What do the lines from the one containing "What separating distance" through the end of the entries say? Quote them exactly, and only them.

[Scene-based reasoning records]
::::
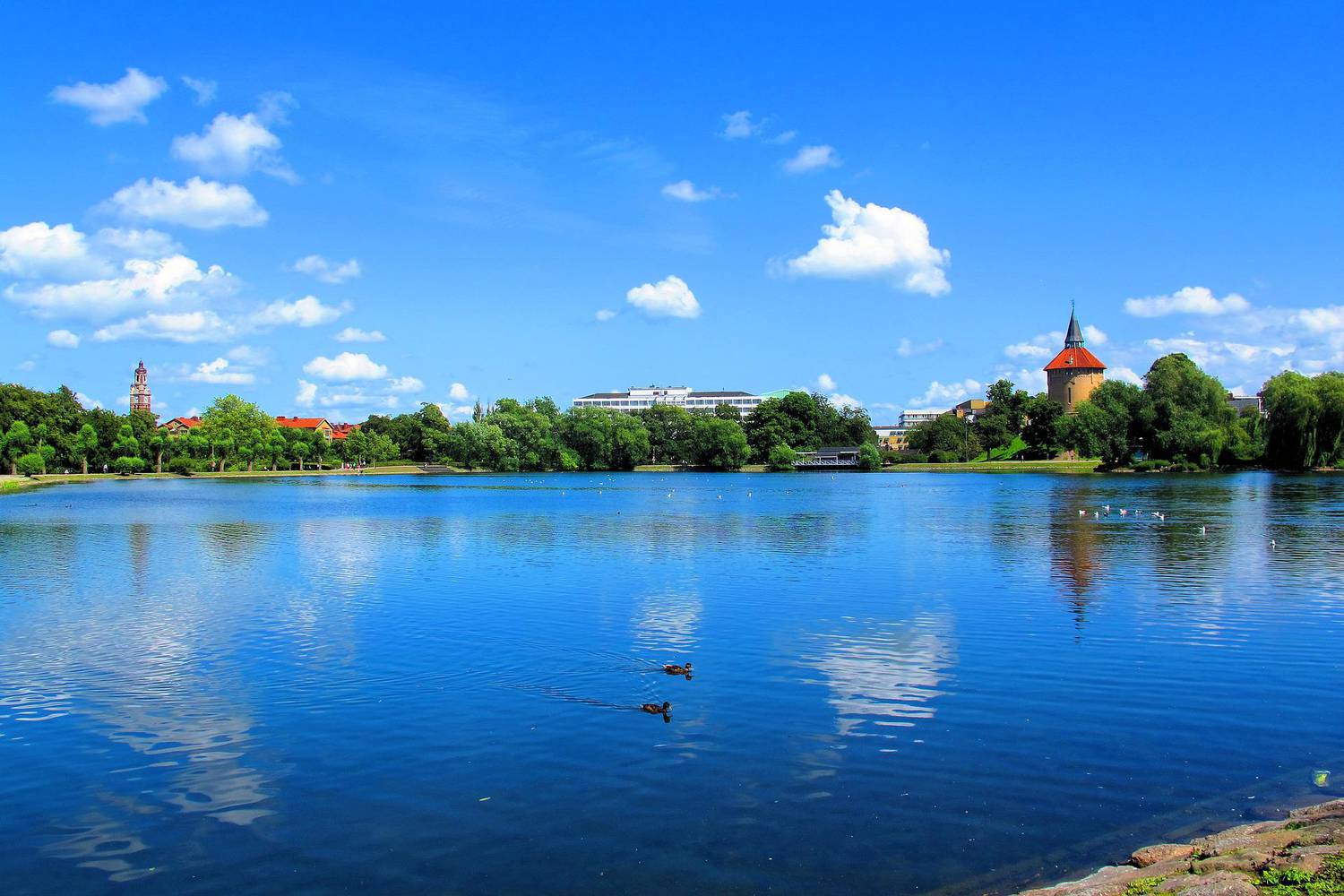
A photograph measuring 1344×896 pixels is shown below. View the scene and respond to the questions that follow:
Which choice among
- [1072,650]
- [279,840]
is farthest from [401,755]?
[1072,650]

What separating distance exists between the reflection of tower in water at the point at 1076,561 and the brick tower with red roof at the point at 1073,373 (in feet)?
413

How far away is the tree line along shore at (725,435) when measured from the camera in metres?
98.1

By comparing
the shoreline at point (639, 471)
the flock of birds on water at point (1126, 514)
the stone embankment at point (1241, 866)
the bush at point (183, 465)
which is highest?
the bush at point (183, 465)

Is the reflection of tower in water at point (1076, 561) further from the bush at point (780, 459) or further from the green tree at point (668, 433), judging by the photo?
the green tree at point (668, 433)

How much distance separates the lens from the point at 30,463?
104 m

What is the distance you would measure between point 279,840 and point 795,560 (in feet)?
80.0

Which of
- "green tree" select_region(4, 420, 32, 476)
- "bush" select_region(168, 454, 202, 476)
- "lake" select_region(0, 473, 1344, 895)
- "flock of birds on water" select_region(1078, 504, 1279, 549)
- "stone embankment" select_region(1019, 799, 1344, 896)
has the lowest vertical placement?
"lake" select_region(0, 473, 1344, 895)

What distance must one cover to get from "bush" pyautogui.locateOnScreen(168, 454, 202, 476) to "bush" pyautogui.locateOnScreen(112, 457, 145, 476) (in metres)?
3.95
::::
## In response:
What separating distance exists between the reflection of tower in water at the point at 1076,561 and the brick tower with red roof at the point at 1073,373 (in feet)?
413

How far away is the tree line along shore at (725,435) when measured from the camera in metres?
98.1

By comparing
the shoreline at point (639, 471)
the flock of birds on water at point (1126, 514)
the stone embankment at point (1241, 866)
the bush at point (183, 465)
which is highest?
the bush at point (183, 465)

Is the reflection of tower in water at point (1076, 561) further from the bush at point (780, 459) or further from the green tree at point (668, 433), judging by the photo?
the green tree at point (668, 433)

How much distance separates the lens from the point at 30,463?
104 m

What is the distance you would measure between point 279,840 and point 795,560 (in feet)?
80.0

Which of
- "green tree" select_region(4, 420, 32, 476)
- "bush" select_region(168, 454, 202, 476)
- "lake" select_region(0, 473, 1344, 895)
- "flock of birds on water" select_region(1078, 504, 1279, 549)
- "stone embankment" select_region(1019, 799, 1344, 896)
has the lowest vertical placement?
"lake" select_region(0, 473, 1344, 895)

What distance must one cover to get from "bush" pyautogui.locateOnScreen(168, 454, 202, 476) to "bush" pyautogui.locateOnScreen(112, 457, 145, 476) (in metres)?
3.95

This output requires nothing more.